You know how some cycling computers do a rough calculation of how many calories you burn on a ride? Occasionally, I look at this data point after a ride and wonder what they have factored into the equation to get such high numbers. On the last attempt at my personal time trial I noticed that my cycling computer estimated that I burned a little over 1,000 calories and that was in the space of just a hair over an hour. This route climbs almost 1,000 feet but there’s no way you could burn up that many calories unless you were to ride it on a 70 lbs mountain bike through the snow. I’m thinking the calorie calculations may be just a little high.
Anyway this got me curious so I looked up how many calories I’ve burned up in the last year. Here’s what I saw.
Yep you read that right, 166,650! Wow, I guess it was a REALLY good cycling year. If you estimate that a pound is roughly 3,300 calories that means I burned up 50 lbs cycling in the last year.

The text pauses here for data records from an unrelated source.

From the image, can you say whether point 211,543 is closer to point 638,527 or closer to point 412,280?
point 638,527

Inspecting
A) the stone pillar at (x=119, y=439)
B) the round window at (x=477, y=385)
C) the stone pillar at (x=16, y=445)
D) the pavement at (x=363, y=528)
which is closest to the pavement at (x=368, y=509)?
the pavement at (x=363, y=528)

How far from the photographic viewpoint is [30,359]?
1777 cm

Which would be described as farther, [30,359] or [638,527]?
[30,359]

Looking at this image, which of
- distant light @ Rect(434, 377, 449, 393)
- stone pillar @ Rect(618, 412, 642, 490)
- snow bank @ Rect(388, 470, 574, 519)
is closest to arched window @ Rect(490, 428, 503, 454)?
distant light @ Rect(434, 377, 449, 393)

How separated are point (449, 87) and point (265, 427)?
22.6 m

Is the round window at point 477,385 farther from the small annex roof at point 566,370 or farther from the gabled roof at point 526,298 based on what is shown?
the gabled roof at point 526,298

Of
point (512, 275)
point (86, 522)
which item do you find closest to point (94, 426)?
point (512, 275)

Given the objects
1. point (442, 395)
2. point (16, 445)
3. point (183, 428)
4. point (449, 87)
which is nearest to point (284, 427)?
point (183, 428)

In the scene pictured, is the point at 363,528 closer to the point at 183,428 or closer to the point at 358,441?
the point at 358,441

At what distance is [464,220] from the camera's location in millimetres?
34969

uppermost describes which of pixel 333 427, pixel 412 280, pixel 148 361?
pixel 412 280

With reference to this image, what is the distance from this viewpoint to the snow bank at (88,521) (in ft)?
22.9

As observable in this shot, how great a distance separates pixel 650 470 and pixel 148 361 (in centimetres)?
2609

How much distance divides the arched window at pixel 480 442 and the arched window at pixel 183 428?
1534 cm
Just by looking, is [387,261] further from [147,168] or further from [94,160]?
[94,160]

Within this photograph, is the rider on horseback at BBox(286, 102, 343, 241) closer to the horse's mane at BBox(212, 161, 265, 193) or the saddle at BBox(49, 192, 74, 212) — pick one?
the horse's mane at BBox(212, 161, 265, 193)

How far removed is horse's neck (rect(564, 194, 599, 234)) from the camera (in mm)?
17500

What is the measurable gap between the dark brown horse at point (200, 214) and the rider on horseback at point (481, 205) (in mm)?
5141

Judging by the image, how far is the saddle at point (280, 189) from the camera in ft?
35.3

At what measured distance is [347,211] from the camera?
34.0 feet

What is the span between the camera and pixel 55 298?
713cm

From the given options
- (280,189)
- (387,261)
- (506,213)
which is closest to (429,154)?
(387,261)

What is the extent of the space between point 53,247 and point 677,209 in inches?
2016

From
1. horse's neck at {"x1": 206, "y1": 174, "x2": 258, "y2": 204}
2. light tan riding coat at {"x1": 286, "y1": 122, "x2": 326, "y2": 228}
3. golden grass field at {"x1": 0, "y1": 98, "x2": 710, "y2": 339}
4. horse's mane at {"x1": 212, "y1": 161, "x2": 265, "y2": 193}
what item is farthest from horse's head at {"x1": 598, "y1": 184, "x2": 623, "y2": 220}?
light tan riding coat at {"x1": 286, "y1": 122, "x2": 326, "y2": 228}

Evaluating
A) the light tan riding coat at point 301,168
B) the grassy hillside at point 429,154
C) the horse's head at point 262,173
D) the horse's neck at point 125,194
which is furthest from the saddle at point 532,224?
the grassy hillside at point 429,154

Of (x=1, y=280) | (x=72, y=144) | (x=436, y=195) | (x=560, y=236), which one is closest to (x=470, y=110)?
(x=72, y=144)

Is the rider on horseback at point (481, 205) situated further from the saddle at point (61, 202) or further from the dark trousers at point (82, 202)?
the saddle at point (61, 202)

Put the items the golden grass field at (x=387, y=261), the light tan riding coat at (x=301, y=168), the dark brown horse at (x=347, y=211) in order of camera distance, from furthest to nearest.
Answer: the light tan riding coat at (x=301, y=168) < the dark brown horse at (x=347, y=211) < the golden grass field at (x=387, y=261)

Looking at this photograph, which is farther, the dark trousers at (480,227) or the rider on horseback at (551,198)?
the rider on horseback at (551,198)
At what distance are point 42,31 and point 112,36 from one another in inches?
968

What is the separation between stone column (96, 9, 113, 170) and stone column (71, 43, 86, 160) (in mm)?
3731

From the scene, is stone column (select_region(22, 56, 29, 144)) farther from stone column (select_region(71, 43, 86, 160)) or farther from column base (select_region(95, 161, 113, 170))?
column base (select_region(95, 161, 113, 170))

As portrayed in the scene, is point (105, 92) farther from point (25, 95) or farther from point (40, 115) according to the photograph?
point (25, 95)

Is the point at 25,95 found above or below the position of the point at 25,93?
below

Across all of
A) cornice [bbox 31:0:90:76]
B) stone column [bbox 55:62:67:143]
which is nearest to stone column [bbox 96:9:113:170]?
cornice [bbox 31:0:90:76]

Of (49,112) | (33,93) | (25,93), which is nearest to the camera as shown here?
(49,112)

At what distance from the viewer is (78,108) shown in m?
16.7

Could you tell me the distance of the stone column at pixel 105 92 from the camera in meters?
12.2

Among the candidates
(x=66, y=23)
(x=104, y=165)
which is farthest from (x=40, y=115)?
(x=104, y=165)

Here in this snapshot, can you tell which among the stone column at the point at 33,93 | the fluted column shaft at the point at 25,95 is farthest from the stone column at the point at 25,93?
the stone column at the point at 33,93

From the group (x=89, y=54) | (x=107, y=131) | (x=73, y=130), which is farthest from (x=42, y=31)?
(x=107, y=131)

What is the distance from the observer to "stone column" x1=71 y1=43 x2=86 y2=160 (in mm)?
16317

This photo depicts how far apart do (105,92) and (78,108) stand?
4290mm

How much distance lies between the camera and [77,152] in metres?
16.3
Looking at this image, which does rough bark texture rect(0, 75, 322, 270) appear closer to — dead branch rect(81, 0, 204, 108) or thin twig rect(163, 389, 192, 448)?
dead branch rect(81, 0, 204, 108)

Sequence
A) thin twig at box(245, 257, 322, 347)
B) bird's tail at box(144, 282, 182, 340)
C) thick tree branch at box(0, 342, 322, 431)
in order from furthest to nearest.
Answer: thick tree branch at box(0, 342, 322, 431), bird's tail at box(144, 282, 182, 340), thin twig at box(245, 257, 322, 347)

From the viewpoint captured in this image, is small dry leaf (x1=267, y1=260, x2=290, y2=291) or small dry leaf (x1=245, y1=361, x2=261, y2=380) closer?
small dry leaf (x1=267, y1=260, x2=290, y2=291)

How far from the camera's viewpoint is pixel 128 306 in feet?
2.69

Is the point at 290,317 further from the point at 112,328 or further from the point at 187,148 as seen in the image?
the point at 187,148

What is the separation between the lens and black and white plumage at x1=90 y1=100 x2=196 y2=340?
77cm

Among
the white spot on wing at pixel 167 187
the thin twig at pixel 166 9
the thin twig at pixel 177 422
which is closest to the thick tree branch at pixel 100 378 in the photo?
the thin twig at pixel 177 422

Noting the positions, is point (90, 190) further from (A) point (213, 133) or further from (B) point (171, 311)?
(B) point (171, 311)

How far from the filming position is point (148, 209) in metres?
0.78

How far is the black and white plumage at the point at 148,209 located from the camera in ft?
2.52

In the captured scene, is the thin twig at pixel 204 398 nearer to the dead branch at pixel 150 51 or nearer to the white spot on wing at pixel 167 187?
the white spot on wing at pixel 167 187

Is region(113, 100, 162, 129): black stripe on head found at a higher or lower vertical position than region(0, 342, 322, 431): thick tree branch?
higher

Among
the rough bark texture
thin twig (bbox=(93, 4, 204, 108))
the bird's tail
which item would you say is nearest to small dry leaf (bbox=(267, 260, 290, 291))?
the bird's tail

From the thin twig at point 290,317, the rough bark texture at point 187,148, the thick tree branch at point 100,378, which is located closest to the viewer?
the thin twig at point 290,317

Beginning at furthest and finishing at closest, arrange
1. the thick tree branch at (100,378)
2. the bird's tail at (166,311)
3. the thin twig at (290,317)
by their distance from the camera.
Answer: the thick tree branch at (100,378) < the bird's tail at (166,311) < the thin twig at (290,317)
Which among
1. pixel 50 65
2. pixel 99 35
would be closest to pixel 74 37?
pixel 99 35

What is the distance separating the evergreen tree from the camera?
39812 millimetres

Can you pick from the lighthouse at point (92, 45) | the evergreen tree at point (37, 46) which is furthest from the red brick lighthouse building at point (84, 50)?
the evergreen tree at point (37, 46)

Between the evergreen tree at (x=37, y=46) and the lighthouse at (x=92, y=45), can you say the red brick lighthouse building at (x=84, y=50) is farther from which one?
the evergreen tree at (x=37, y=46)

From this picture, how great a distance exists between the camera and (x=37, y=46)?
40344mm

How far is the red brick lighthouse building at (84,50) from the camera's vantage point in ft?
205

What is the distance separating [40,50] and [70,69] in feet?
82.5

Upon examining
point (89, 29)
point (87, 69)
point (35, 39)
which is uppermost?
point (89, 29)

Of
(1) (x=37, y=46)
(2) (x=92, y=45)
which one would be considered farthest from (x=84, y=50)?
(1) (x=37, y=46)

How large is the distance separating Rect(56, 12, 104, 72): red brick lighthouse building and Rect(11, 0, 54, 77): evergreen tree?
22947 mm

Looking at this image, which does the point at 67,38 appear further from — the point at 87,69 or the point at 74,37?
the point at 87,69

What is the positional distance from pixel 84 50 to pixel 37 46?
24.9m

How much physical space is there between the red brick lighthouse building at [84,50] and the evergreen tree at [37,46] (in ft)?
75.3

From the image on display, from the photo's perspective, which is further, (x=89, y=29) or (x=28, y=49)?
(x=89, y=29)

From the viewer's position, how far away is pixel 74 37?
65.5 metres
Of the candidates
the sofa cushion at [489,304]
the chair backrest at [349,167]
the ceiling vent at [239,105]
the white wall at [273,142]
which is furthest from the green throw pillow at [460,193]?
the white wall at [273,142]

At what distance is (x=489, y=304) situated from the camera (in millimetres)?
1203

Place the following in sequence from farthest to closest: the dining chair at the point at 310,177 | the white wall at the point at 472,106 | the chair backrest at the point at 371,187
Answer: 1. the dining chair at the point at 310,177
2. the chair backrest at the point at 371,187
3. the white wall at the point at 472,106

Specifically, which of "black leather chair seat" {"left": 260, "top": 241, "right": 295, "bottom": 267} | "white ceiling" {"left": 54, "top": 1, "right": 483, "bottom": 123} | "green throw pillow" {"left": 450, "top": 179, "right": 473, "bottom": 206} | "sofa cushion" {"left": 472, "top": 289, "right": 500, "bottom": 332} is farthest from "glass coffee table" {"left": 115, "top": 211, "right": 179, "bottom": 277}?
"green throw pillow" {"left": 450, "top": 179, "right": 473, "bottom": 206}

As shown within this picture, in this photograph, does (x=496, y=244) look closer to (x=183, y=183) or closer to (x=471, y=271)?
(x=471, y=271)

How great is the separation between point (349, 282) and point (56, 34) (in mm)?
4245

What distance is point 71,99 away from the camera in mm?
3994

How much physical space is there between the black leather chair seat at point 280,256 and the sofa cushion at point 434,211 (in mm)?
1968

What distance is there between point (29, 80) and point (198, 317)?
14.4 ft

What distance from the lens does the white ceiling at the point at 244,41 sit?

Here are my theories of what happened to all of that weight.
- My scales are off by 50 lbs.
- I ate 50 lbs worth of ice cream and peanut M&Ms this year.
- We have a super hot clothes dryer which shrunk all of my clothes without me realizing it.
- I replaced 50 lbs of body fat with 50 lbs of mountain conquering leg muscles.
- I’m currently retaining a lot of water
- My cycling computer is a really bad estimator.
I’m not sure which theory is accurate but I think we need new scales.
2 comments:
Another theory...you doubled your body weight when you entered it into your cyclocomputer.
Oh.. that is hilarious! I wonder where the data came from for those stats? A very hopeful analyst?